Great songs have a lot in common. Most of them speak a global language that we all, as listeners, likely started recognizing and internalizing while still in the womb.
The language of songwriting has been evolving over tens of thousands of years. Songs passed between generations and tribes contained the blueprints of musical tradition that are still reflected in the structures of contemporary music, and still influence our reaction to every piece of music we will ever encounter. This is a shared subconscious global knowledge of rules and theory, that allows us to judge whether a song sounds great or doesn’t. This global subjectivity is important to keep in mind, because as listeners of music, we are all experts of what moves us. The same is true whether you identify as writer or audience.

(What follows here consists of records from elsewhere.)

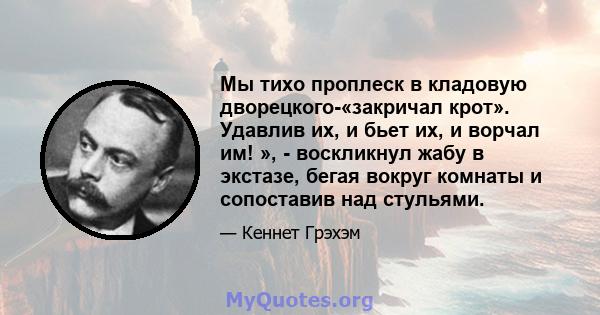 Мы тихо проплеск в кладовую дворецкого-«закричал крот». Удавлив их, и бьет их, и ворчал им! », - воскликнул жабу в экстазе, бегая вокруг комнаты и сопоставив над стульями.

— Кеннет Грэхэм

MyQuotes.org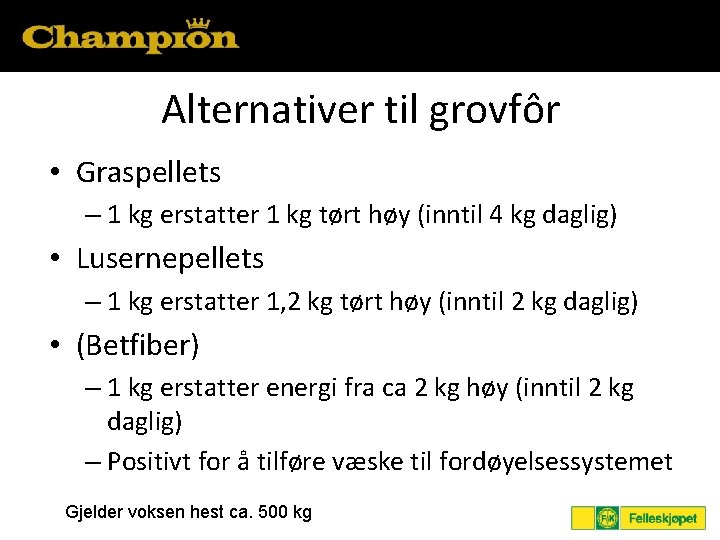 Champion

Alternativer til grovfôr

• Graspellets
– 1 kg erstatter 1 kg tørt høy (inntil 4 kg daglig)
• Lusernepellets
– 1 kg erstatter 1,2 kg tørt høy (inntil 2 kg daglig)
• (Betfiber)
– 1 kg erstatter energi fra ca 2 kg høy (inntil 2 kg daglig)
– Positivt for å tilføre væske til fordøyelsessystemet

Gjelder voksen hest ca. 500 kg

FK Felleskjøpet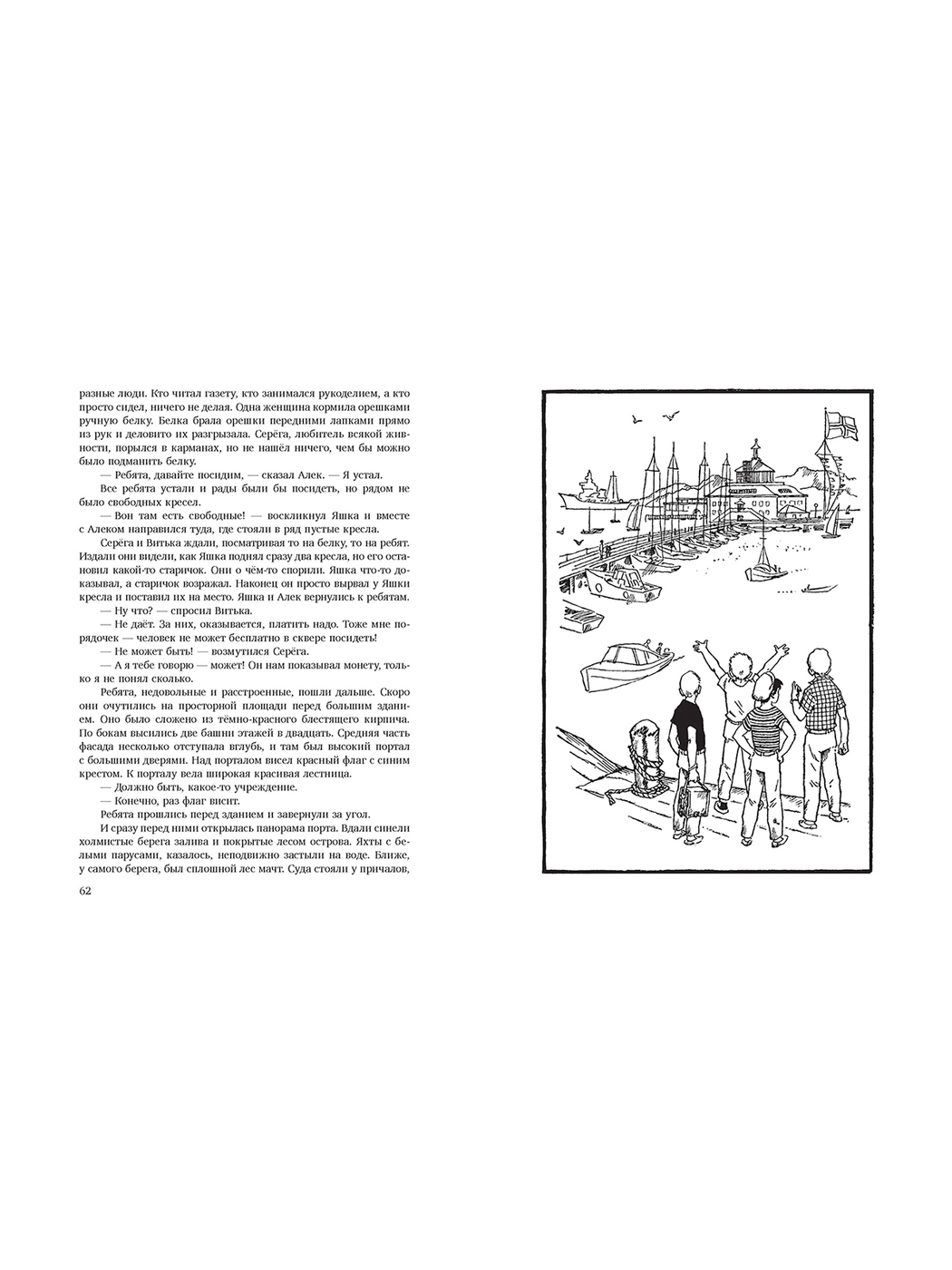 разные люди. Кто читал газету, кто занимался рукоделием, а кто просто сидел, ничего не делая. Одна женщина кормила орешками ручную белку. Белка брала орешки передними лапками прямо из рук и деловито их разгрызала. Серёга, любитель всякой живности, порылся в карманах, но не нашёл ничего, чем бы можно было подманить белку.

— Ребята, давайте посидим, — сказал Алек. — Я устал.

Все ребята устали и рады были бы посидеть, но рядом не было свободных кресел.

— Вон там есть свободные! — воскликнул Яшка и вместе с Алеком направился туда, где стояли в ряд пустые кресла.

Серёга и Витька ждали, посматривая то на белку, то на ребят. Издали они видели, как Яшка поднял сразу два кресла, но его остановил какой-то старичок. Они о чём-то спорили. Яшка что-то доказывал, а старичок возражал. Наконец он просто вырвал у Яшки кресла и поставил их на место. Яшка и Алек вернулись к ребятам.

— Ну что? — спросил Витька.

— Не даёт. За них, оказывается, платить надо. Тоже мне порядочек — человек не может бесплатно в сквере посидеть!

— Не может быть! — возмутился Серёга.

— А я тебе говорю — может! Он нам показывал монету, только я не понял сколько.

Ребята, недовольные и расстроенные, пошли дальше. Скоро они очутились на просторной площади перед большим зданием. Оно было сложено из тёмно-красного блестящего кирпича. По бокам высились две башни этажей в двадцать. Средняя часть фасада несколько отступала вглубь, и там был высокий портал с большими дверями. Над порталом висел красный флаг с синим крестом. К порталу вела широкая красивая лестница.

— Должно быть, какое-то учреждение.

— Конечно, раз флаг висит.

Ребята прошлись перед зданием и завернули за угол.

И сразу перед ними открылась панорама порта. Вдали синели холмистые берега залива и покрытые лесом острова. Яхты с белыми парусами, казалось, неподвижно застыли на воде. Ближе, у самого берега, был сплошной лес мачт. Суда стояли у причалов,

62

Our appreciation of music is so deeply internalized, we take it for granted. But, like fish that don’t know they’re wet, very few of us carry the awareness necessary to articulate why a song works, much less know how to shape our own songs and compositions by these rules.
The same is true for songs we don't like... When a song falls out of a subconsciously predicted pattern, most listers will just tune out. It’s an instant death, usually with no redos or makeovers. A song that loses its audience is a song not heard. You may as well be playing for your bedroom mirror.
Choosing to learn and harness the rules and conventions of songwriting will keep more people engaged, and make your songs, your voice, and your unique perspective accessible to more people than you might think possible.